Yapılacak Alıştırmalar -
1/ NBA sezonu yazısına göre normal sezon kaç maç sürecek?
2/ NBA sezonu yazısını son cümlesinden sonrasını yazarak ilerletin.

══ Metin Alıntısı

By Arma Kaynar / info@eurohoops.net
Bu yazının tüm hakları Eurohoops Ltd. Şti.’ye aittir ve tamamının veya bir kısmının izinsiz kullanılması kesinlikle yasaktır.
NBA’de geride bıraktığımız hafta düzenlenen All-Star hafta sonuyla birlikte 2020-21 sezonunun ilk yarısını da resmi olarak geride bıraktık.
72 maç sürecek normal sezonun ilk kısmı; NBA yönetimi, oyuncular, koçlar, taraftarlar dahil olmak üzere herkes için en hafif tabirle pek alışılmadık şekilde geçti. Sezon boyunca birçok maçın Covid-19 önlemleri sebebiyle ertelendiğini görürken, çok sevdiğimiz yıldız oyuncuların yine aynı protokoller sebebiyle parkelerden uzak kaldığına da şahit olduk.
Sezonun ilk kısmında takımların kısa hazırlık dönemleri, alışık olmadığı şartlar ve yorgunluk gibi faktörlerin de birleşmesiyle birçok sürpriz sonuç da ortaya çıktı. Bazı oyuncuların, potansiyellerinden beklenen performansı hatta daha fazlasını da gösterdiğini söyleyebiliriz.
Brooklyn Nets‘in son yılların en büyük takası olarak kabul edilen James Harden hamlesini gerçekleştirdiği sezonun ilk yarısına biz de bir bakış atarak geride bırakmak istedik.

════
══ Kayıtlı Veriler

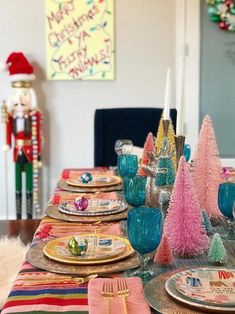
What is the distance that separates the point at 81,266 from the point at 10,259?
109cm

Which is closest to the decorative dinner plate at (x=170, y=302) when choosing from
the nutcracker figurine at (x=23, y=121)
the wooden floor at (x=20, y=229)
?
the wooden floor at (x=20, y=229)

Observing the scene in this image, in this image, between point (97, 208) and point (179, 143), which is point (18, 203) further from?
point (179, 143)

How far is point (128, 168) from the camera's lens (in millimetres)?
1853

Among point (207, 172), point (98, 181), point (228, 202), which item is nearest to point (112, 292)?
point (228, 202)

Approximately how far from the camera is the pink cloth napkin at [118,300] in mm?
843

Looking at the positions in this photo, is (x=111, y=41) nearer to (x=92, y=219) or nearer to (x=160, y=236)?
(x=92, y=219)

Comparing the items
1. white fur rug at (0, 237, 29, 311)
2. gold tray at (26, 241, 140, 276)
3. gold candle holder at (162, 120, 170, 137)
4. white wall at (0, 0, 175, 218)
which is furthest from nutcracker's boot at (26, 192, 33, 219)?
gold tray at (26, 241, 140, 276)

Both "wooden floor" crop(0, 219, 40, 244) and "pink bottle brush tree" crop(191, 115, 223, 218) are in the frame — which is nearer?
"pink bottle brush tree" crop(191, 115, 223, 218)

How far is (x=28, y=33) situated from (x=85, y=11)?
407 mm

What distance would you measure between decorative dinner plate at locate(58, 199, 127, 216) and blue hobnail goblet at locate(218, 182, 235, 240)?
0.32 m

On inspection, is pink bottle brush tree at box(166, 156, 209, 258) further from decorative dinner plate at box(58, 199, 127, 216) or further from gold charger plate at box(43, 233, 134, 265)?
decorative dinner plate at box(58, 199, 127, 216)

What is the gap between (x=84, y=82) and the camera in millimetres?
3543

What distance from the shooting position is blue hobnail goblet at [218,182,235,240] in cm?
132

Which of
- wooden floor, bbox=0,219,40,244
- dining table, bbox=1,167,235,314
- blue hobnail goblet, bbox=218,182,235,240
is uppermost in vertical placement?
blue hobnail goblet, bbox=218,182,235,240
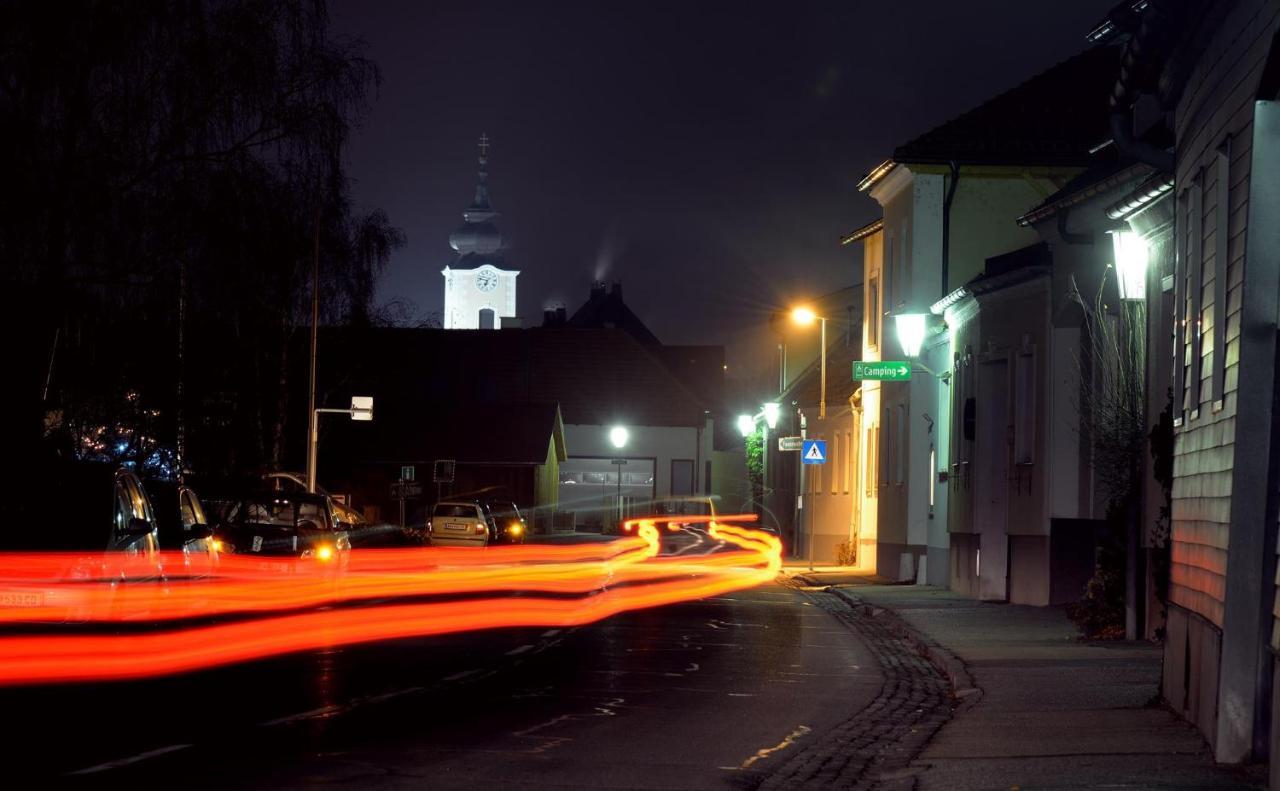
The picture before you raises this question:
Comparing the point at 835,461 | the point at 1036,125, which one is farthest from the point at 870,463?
the point at 1036,125

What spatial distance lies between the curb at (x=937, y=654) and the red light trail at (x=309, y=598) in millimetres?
3785

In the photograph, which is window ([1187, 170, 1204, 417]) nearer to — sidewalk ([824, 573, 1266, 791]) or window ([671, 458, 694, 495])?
sidewalk ([824, 573, 1266, 791])

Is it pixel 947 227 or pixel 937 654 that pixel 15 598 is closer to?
pixel 937 654

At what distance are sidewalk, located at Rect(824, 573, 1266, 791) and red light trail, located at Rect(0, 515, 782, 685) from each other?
6528 millimetres

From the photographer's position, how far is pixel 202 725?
1234 cm

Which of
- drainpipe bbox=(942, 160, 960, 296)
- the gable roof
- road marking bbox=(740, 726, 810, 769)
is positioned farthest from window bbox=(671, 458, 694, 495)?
road marking bbox=(740, 726, 810, 769)

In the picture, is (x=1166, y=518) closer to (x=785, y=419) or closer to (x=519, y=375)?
(x=785, y=419)

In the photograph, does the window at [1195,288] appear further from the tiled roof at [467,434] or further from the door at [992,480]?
the tiled roof at [467,434]

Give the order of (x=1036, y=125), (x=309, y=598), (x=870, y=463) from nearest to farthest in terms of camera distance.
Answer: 1. (x=309, y=598)
2. (x=1036, y=125)
3. (x=870, y=463)

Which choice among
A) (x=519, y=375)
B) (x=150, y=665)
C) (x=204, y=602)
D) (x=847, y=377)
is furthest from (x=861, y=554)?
(x=519, y=375)

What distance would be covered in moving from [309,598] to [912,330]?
1386cm

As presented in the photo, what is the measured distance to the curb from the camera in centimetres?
1588

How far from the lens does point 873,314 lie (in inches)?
1759

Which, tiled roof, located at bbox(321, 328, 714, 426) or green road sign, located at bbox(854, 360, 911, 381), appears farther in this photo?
tiled roof, located at bbox(321, 328, 714, 426)
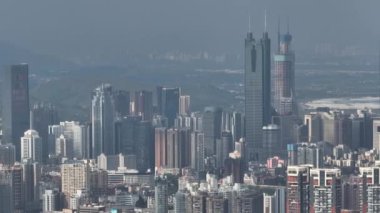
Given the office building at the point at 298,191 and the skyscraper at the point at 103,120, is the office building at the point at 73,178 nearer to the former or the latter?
the skyscraper at the point at 103,120

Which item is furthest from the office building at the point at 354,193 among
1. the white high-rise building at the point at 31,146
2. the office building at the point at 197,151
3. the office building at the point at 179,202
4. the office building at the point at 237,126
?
the white high-rise building at the point at 31,146

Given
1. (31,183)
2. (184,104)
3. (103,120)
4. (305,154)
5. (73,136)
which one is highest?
(184,104)

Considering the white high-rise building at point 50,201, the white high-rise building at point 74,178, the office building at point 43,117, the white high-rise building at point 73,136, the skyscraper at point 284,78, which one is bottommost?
the white high-rise building at point 50,201

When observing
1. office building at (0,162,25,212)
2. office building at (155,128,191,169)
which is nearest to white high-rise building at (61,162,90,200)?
office building at (0,162,25,212)

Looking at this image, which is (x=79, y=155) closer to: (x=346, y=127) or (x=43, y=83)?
(x=43, y=83)

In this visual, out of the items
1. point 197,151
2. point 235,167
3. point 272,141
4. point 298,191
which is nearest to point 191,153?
point 197,151

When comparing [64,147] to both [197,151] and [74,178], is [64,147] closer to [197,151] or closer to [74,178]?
[197,151]
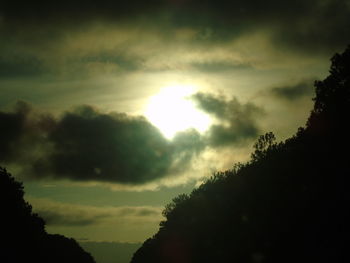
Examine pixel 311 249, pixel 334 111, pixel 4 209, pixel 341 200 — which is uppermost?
pixel 334 111

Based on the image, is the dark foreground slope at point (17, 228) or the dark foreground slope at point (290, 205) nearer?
the dark foreground slope at point (290, 205)

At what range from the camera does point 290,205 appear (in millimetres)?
62469

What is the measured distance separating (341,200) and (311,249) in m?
5.57

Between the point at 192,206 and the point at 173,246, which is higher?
the point at 192,206

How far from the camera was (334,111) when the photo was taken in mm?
74125

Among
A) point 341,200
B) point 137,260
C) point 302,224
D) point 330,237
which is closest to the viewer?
point 330,237

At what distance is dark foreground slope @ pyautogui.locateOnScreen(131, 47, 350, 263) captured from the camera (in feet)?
162

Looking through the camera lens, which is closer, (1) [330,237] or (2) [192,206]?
(1) [330,237]

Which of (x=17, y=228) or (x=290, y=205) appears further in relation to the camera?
(x=17, y=228)

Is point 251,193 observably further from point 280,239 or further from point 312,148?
point 280,239

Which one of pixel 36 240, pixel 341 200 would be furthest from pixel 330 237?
pixel 36 240

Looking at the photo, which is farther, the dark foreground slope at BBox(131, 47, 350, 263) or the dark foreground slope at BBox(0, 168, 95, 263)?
the dark foreground slope at BBox(0, 168, 95, 263)

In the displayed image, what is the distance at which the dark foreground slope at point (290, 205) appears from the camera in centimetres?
4925

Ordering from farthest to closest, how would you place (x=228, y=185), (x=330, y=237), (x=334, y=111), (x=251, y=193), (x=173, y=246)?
(x=173, y=246) < (x=228, y=185) < (x=251, y=193) < (x=334, y=111) < (x=330, y=237)
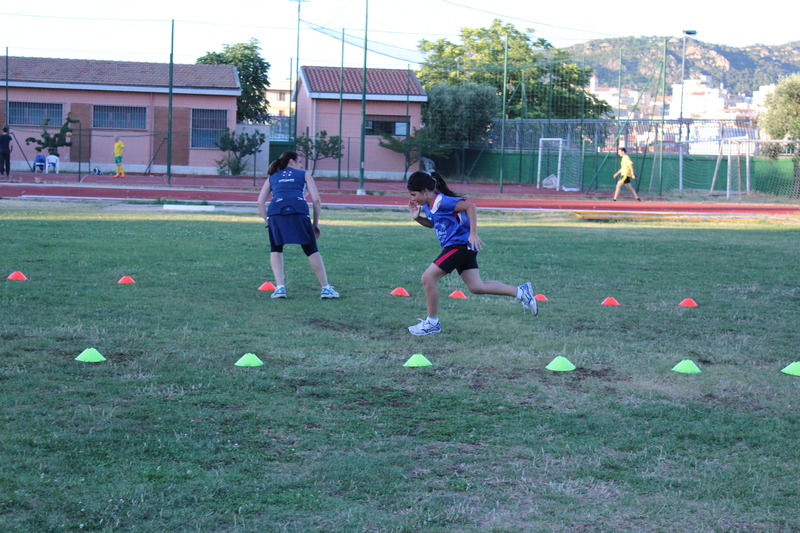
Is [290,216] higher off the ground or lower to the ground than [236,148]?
lower

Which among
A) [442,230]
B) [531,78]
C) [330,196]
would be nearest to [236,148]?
[330,196]

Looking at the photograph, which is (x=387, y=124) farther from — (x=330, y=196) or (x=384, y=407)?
(x=384, y=407)

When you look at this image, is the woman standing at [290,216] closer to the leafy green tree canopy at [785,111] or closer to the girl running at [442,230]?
the girl running at [442,230]

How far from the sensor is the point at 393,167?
1576 inches

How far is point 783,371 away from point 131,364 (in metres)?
4.54

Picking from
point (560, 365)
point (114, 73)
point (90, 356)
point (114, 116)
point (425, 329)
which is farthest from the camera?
point (114, 73)

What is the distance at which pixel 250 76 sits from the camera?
47812 mm

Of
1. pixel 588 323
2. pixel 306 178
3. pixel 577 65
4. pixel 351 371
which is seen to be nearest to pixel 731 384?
pixel 588 323

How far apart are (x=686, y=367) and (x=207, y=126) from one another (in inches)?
1391

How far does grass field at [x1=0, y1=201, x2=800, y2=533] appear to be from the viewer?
3.32m

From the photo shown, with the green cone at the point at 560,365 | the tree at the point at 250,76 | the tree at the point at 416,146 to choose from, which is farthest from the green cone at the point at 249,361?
the tree at the point at 250,76

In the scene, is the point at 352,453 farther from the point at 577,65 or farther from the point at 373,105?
the point at 577,65

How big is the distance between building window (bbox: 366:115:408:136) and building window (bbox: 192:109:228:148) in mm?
7178

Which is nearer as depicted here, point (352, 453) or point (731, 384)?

════

Cevaplar -
1/ 72 maç.

2/
Covid-19’un Gölgesinde Geçen İlk Yarı
Yaklaşık 1 sene önce patlak veren Covid-19 salgını, hayatımızdaki neredeyse tüm alışkanlıkları değiştirmeye devam ediyor. Günlük hayatta yaptığımız birçok şeyi, 1 sene öncesinden çok farklı yaptığımız bugünlerde sıkı takipçiler olarak izlediğimiz NBA’de de birçok şey eskisinden daha farklı.
Bir önceki sezonun 2020 yılının Ekim ayında bitmesinden sadece 2 ay sonra 2020 Aralık ayında yeni sezona başlayan NBA’in sıkıntılı bir dönemden geçtiği ortada. Covid-19 salgını sebebiyle lig yönetimi, daha fazla gelir kaybı yaşamamak için bir sonraki sezonu mümkün olduğu kadar erken başlatmak istedi. Ancak bunun da beraberinde bazı takvim sorunlarını getireceği ortadaydı. İlk önlem olarak bunun üstesinden normal sezonu 72 maça kısaltarak üstesinden gelmeyi hedefleyen lig yönetiminin salgın ortamında doğal olarak her şeyi kontrol edebilmesi de mümkün değildi.
NBA tarihinin en kısa arasından sonra başlayan 2020-21 sezonun ilk kısmına damga vuran konulardan bir tanesi de Covid-19 kısıtlamaları sebebiyle ertelenen maçlar ve sahaya çıkamayan yıldızlar oldu. All-Star arasına girilirken takımların çok büyük kısmı 36. maçlarını oynamıştı. Ancak sezonun ilk yarısında Covid-19 kısıtlamaları sebebiyle tam 31 maçın ertelendiğini gördük. Bu sayı, neredeyse NBA’de oynayan takımlardan herhangi birisinin sezonun ilk yarısında oynadığı maç sayısına denk geliyor.
Ki buradaki sorun sadece maçların ertelenmesi değil. Oyuncuların Covid-19 kısıtlamaları sebebiyle sahaya çıkamaması, oynanan maçların kalitesini de ciddi derecede düşürüyor. Sezon boyunca birçok takımın normal zamanda kadrosuna bile almadığı oyuncular 25-30 dakika süreler vermesi gereken maçlar gördük.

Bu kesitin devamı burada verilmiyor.